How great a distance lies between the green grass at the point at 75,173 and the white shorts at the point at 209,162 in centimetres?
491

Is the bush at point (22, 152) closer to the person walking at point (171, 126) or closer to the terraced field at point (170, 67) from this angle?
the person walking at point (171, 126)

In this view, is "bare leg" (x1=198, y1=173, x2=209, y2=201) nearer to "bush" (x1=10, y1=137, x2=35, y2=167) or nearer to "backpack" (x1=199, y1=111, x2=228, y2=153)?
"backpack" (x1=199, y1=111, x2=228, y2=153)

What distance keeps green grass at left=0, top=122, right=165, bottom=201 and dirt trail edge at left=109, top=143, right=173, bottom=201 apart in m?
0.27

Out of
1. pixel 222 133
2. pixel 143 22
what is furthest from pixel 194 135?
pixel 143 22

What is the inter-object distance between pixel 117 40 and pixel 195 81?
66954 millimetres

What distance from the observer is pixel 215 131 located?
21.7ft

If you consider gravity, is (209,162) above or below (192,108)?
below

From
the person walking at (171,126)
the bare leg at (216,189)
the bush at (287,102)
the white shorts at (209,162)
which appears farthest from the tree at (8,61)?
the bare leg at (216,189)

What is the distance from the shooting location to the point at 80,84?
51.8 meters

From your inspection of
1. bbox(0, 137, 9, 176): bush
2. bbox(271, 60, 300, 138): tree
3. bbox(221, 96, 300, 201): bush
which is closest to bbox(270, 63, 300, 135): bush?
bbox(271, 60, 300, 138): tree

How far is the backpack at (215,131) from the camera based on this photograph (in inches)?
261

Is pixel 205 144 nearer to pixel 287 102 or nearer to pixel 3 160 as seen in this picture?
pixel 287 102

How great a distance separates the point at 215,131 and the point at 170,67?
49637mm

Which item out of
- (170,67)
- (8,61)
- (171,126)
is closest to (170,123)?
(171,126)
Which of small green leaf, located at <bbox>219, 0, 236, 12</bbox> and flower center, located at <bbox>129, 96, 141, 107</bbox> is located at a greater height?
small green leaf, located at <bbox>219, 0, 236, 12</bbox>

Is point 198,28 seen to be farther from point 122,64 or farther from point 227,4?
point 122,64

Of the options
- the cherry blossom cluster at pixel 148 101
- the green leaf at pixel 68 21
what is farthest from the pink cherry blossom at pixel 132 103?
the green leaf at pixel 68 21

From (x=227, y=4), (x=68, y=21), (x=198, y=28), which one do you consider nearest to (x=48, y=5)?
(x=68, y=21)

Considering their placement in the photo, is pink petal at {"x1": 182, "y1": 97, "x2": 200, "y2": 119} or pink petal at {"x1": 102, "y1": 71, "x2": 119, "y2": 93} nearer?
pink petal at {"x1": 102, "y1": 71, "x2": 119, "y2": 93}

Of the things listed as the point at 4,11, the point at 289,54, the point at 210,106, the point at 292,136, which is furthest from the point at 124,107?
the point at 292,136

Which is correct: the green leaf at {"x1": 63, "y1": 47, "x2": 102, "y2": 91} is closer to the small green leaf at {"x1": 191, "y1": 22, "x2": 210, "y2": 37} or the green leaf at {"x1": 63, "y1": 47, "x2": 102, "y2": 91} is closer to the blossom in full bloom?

## WRITTEN PROBLEM:
Collect every line of the listing above that contains the string "farthest". Case counts.

## ANSWER FOR THIS EXERCISE:
which appears farthest from the tree at (8,61)?
what is farthest from the pink cherry blossom at pixel 132 103?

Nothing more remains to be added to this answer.